Short task :: Reproduce only the lines that run from the line with "Presented with" to the last line of the material, both ends included, exactly as they appear.

## Start Input

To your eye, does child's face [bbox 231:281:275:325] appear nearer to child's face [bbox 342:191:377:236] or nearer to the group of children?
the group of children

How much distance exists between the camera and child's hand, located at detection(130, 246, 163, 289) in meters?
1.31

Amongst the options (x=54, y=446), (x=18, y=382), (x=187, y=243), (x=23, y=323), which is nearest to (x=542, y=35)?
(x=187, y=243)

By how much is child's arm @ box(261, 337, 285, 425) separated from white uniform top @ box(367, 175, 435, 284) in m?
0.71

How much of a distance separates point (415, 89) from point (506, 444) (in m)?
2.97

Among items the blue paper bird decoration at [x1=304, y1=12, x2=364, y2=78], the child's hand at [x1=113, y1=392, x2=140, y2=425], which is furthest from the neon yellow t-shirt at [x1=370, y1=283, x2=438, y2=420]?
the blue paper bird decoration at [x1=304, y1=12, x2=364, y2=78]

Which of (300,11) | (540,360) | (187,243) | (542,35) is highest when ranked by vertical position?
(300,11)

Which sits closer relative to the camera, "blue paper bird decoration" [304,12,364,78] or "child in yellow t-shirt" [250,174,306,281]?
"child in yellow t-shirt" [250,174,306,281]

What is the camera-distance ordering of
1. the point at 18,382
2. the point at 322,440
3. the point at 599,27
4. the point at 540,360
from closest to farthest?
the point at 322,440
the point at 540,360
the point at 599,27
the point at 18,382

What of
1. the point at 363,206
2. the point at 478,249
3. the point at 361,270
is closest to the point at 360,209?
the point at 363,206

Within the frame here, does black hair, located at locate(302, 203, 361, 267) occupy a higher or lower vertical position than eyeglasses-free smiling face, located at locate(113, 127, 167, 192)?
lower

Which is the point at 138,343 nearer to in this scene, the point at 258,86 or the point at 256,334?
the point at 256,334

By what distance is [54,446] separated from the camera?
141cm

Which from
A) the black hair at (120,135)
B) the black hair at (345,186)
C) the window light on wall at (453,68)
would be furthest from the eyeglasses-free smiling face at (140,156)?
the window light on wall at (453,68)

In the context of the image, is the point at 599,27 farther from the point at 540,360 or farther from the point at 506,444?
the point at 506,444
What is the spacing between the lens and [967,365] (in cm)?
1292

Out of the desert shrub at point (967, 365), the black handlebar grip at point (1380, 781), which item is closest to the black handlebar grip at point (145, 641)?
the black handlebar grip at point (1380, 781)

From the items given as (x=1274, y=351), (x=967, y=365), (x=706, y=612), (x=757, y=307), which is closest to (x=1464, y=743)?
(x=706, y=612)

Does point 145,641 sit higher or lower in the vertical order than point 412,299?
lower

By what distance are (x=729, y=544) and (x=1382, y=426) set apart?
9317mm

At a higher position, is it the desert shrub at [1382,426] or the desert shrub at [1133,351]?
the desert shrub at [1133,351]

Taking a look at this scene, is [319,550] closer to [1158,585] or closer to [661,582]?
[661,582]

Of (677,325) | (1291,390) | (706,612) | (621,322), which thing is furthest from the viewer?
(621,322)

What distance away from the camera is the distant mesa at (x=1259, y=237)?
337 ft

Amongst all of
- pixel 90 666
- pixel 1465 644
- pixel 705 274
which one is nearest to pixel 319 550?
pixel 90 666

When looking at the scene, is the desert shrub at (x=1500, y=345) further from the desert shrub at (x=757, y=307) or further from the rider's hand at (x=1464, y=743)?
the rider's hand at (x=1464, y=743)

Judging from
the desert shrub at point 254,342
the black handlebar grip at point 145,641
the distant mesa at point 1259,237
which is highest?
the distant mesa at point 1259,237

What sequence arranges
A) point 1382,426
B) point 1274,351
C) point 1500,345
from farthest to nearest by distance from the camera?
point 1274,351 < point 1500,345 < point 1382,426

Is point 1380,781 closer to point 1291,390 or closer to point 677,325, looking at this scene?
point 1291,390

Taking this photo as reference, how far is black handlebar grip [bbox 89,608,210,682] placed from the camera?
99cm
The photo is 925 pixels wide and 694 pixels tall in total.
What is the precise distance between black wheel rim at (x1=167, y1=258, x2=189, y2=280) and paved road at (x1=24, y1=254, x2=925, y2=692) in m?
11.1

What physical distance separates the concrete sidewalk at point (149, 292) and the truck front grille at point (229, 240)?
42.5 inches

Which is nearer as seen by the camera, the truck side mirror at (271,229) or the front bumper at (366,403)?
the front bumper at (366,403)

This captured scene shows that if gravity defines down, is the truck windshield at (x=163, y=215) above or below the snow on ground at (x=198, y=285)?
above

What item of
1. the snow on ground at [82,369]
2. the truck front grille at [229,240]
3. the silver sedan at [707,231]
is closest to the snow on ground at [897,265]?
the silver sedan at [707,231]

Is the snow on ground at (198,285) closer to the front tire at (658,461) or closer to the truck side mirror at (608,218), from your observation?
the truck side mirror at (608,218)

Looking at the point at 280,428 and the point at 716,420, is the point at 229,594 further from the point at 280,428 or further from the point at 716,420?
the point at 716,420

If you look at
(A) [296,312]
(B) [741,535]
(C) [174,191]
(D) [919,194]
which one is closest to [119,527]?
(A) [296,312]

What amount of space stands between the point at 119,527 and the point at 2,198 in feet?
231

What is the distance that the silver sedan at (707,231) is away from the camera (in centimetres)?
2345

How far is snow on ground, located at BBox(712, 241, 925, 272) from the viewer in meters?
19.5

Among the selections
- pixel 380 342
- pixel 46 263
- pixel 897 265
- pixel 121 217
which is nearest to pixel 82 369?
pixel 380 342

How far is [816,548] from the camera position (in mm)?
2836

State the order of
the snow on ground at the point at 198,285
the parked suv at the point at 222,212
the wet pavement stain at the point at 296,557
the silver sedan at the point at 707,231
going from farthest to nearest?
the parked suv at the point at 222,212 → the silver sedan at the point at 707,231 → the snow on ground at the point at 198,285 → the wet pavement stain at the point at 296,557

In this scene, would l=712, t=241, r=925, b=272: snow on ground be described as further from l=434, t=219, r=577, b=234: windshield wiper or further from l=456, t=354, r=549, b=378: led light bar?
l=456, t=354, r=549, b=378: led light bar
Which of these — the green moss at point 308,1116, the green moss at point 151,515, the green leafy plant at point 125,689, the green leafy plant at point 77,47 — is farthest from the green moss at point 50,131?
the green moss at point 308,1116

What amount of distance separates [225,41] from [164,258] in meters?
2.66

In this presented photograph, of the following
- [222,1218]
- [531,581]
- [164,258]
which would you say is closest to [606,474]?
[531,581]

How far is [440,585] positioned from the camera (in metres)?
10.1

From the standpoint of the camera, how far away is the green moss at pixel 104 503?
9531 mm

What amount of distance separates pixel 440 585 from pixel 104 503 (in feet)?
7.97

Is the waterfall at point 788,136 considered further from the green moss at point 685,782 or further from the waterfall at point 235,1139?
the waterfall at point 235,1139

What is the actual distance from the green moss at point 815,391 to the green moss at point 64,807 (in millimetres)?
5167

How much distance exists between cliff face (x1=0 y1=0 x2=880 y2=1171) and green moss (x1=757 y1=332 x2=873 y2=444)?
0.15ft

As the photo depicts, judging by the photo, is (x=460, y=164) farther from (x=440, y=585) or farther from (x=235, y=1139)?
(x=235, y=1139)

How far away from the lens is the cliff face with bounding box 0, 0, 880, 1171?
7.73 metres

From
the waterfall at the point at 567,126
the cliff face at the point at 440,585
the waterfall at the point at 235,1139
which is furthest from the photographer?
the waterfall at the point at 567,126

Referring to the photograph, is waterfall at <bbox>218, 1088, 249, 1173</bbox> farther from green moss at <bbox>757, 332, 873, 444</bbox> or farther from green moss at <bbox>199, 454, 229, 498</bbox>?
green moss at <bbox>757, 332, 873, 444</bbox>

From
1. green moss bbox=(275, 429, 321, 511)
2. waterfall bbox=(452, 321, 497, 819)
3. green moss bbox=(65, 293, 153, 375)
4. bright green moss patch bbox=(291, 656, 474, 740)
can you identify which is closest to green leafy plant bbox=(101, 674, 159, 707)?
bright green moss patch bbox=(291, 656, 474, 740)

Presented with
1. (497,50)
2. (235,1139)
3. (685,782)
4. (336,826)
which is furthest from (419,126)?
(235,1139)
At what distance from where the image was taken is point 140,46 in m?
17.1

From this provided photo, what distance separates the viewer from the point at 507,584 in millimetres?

## End Input

Output ::
Presented with
1. (497,50)
2. (235,1139)
3. (685,782)
4. (336,826)
which is furthest from (419,126)?
(235,1139)
At what distance from where the image was taken is point 140,46 in m?
17.1

From this provided photo, what distance separates the viewer from the point at 507,584 in millimetres?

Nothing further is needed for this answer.